Orchard Grove Health Campus is owned by a for-profit company. For-profit facilities operate as businesses with obligations to shareholders or private owners. The facility is operated by TRILOGY HEALTH SERVICES, a chain that manages multiple nursing homes. With 55 certified beds and approximately 52 residents (about 95% occupancy), it is a smaller facility located in Romeo, Michigan.

How Does Orchard Grove Health Campus Compare to Other Michigan Nursing Homes?

Compared to the 100 nursing homes in Michigan, Orchard Grove Health Campus's overall rating (5 stars) is above the state average of 3.2, staff turnover (41%) is near the state average of 46%, and health inspection rating (4 stars) is above the national benchmark.

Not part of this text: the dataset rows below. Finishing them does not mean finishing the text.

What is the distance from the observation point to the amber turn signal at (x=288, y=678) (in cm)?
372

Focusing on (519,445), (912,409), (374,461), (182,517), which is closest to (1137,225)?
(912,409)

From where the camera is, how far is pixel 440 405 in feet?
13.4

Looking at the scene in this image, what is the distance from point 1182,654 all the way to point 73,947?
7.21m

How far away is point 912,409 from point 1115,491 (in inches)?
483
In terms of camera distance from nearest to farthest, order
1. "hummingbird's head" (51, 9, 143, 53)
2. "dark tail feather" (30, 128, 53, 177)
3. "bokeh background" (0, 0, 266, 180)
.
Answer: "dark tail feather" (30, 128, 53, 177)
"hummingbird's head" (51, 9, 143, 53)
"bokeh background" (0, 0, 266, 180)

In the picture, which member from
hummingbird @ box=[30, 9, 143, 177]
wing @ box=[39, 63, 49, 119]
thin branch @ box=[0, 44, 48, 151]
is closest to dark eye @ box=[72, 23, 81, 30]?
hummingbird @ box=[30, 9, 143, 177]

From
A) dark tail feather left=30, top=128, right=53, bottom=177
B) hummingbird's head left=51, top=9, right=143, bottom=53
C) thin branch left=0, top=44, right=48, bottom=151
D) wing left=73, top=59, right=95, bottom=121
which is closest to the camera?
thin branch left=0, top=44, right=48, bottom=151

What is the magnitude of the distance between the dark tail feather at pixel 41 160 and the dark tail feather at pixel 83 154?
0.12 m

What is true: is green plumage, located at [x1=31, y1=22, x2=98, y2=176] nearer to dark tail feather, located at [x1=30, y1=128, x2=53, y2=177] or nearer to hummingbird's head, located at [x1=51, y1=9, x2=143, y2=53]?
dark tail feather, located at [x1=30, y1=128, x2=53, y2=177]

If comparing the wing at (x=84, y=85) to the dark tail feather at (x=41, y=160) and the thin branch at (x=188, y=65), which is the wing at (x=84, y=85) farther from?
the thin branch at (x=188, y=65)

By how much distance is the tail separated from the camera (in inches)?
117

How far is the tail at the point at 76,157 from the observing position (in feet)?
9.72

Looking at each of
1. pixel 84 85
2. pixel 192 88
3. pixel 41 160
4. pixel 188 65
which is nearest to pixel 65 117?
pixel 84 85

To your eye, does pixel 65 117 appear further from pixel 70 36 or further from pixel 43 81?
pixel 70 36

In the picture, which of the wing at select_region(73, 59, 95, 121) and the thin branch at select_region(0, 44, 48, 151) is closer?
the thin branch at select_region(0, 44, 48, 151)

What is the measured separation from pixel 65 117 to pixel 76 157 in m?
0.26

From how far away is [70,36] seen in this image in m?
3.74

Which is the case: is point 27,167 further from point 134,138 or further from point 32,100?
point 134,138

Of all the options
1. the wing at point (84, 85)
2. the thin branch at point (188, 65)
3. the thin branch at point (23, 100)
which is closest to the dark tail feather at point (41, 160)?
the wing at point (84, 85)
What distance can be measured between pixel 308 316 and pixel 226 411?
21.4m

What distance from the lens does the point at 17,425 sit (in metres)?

What Should Families Ask When Visiting Orchard Grove Health Campus?

Based on this facility's data, families visiting should ask: "Can I visit during a mealtime to observe dining assistance and food quality?" "How do you handle medical emergencies, and what is your hospital transfer rate?" "Can I speak with family members of current residents about their experience?"

Is Orchard Grove Health Campus Safe?

Based on CMS inspection data, Orchard Grove Health Campus has a clean safety record: no substantiated abuse findings (meaning no confirmed cases of resident harm), no Immediate Jeopardy citations (the most serious violation level indicating risk of serious injury or death), and is not on the Special Focus Facility watch list (a federal program monitoring the lowest-performing 1% of nursing homes). The facility has a 5-star overall rating and ranks #1 of 100 nursing homes in Michigan. While no facility is perfect, families should still ask about staff-to-resident ratios and recent inspection results during their visit.

Do Nurses at Orchard Grove Health Campus Stick Around?

Orchard Grove Health Campus has a staff turnover rate of 41%, which is about average for Michigan nursing homes (state average: 46%). Moderate turnover is common in nursing homes, but families should still ask about staff tenure and how the facility maintains care continuity when employees leave.

Was Orchard Grove Health Campus Ever Fined?

Orchard Grove Health Campus has no federal fines on record. CMS issues fines when nursing homes fail to meet care standards or don't correct problems found during inspections. The absence of fines suggests the facility has either maintained compliance or corrected any issues before penalties were assessed. This is a positive indicator, though families should still review recent inspection reports for the full picture.

Is Orchard Grove Health Campus on Any Federal Watch List?

Orchard Grove Health Campus is not on any federal watch list. The most significant is the Special Focus Facility (SFF) program, which identifies the bottom 1% of nursing homes nationally based on persistent, serious quality problems. Not being on this list means the facility has avoided the pattern of deficiencies that triggers enhanced federal oversight. This is a positive indicator, though families should still review the facility's inspection history directly.